About

Photo: Magda Kuca
Aindreas Scholz is a German-Irish photographer based in London, working with cameraless and ecological photographic processes. He makes climate-adapted works that collaborate with sunlight, water chemistry, and plant matter, inviting rain, seawater, salinity, and disturbed soils to physically imprint the photographic surface. His images sit between aesthetics and proof: photographs that function as material traces of place, contamination, and vulnerability.

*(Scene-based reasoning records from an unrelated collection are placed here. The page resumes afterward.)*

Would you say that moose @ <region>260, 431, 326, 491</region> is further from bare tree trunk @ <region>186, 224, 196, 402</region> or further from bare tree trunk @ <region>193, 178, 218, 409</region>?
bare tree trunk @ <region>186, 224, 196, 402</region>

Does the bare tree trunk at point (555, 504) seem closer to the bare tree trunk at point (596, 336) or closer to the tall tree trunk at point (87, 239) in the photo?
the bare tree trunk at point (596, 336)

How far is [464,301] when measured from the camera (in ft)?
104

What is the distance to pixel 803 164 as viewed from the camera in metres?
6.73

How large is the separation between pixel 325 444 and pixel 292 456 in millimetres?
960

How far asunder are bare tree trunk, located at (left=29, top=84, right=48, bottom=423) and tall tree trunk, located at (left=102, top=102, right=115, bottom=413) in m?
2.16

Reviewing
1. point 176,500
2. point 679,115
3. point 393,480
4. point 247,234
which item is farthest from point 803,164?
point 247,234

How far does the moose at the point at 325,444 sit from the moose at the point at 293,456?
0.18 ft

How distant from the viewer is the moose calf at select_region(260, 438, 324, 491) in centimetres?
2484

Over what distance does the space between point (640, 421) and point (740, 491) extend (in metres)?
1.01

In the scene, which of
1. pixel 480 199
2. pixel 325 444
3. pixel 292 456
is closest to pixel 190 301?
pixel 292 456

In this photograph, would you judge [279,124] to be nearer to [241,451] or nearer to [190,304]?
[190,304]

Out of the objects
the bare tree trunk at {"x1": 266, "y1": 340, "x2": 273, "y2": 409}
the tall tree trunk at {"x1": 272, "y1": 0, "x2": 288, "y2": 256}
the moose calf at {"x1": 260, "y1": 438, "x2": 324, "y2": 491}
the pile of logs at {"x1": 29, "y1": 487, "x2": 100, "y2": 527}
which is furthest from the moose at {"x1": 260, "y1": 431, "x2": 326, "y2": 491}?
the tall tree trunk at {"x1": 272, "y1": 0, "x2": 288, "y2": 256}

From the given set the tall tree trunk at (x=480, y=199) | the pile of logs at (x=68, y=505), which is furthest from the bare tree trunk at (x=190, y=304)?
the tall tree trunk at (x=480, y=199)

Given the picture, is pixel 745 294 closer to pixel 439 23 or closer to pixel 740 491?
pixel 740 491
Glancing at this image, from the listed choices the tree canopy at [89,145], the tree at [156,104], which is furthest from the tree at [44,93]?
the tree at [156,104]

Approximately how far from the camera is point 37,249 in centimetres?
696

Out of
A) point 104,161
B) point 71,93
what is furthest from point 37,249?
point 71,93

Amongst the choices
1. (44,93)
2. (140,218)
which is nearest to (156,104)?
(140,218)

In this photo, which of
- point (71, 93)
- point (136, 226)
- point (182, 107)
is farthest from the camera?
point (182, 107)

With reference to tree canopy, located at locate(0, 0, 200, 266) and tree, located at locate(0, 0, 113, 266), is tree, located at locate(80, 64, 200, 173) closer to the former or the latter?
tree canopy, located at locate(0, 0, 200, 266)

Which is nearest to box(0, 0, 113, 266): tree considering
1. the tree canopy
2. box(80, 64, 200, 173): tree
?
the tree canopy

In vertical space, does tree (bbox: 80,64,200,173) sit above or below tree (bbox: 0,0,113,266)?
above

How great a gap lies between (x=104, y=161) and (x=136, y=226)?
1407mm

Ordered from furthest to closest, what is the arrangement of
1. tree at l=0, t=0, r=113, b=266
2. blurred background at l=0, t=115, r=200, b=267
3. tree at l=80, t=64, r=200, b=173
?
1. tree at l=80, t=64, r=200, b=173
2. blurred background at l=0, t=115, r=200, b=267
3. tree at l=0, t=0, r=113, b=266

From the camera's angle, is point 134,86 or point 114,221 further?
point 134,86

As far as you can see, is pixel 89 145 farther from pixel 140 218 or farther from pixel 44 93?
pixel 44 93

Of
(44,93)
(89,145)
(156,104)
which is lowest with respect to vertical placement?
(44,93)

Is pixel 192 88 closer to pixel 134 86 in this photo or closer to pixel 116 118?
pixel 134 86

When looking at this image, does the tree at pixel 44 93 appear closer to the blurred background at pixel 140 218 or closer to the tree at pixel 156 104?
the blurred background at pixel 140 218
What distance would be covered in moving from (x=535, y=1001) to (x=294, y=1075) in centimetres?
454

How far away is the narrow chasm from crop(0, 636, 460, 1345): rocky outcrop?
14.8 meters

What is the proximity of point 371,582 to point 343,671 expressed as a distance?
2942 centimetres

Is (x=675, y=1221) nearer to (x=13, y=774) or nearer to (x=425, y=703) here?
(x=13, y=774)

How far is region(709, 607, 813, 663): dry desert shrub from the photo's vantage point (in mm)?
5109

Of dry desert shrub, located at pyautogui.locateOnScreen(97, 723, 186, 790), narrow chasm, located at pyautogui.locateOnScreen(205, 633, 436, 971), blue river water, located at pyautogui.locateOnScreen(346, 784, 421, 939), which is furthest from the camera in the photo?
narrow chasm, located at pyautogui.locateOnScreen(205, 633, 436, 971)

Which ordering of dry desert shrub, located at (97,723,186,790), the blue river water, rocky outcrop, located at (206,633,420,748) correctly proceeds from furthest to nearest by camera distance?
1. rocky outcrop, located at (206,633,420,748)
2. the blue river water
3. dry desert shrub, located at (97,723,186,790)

Scholz is represented by In-Dependance and has exhibited widely across the UK and Europe, including solo and two-person presentations as well as important group shows spanning analogue and sustainable photography contexts. His practice has been supported through awards and grants, including Arts Council England and research support from Paul Mellon Centre. His work is held in public and institutional collections, including the Office of Public Works (Ireland) and NHS Foundation Trusts (UK).
Alongside his studio practice, he lectures and leads workshops on sustainable analogue and historical processes. He studied photography at Technological University Dublin, completed postgraduate study in fine art at Goldsmiths, University of London, and trained as an educator at University College London.
Rather than treating climate change as an image problem, Scholz approaches photography as a material system that can be reworked: a practice of testing, measuring, and taking responsibility for chemistry, water, and waste. His ongoing projects ask what it would mean for photographic making to become an active form of care, one that helps reshape the medium’s footprint, not just its narratives.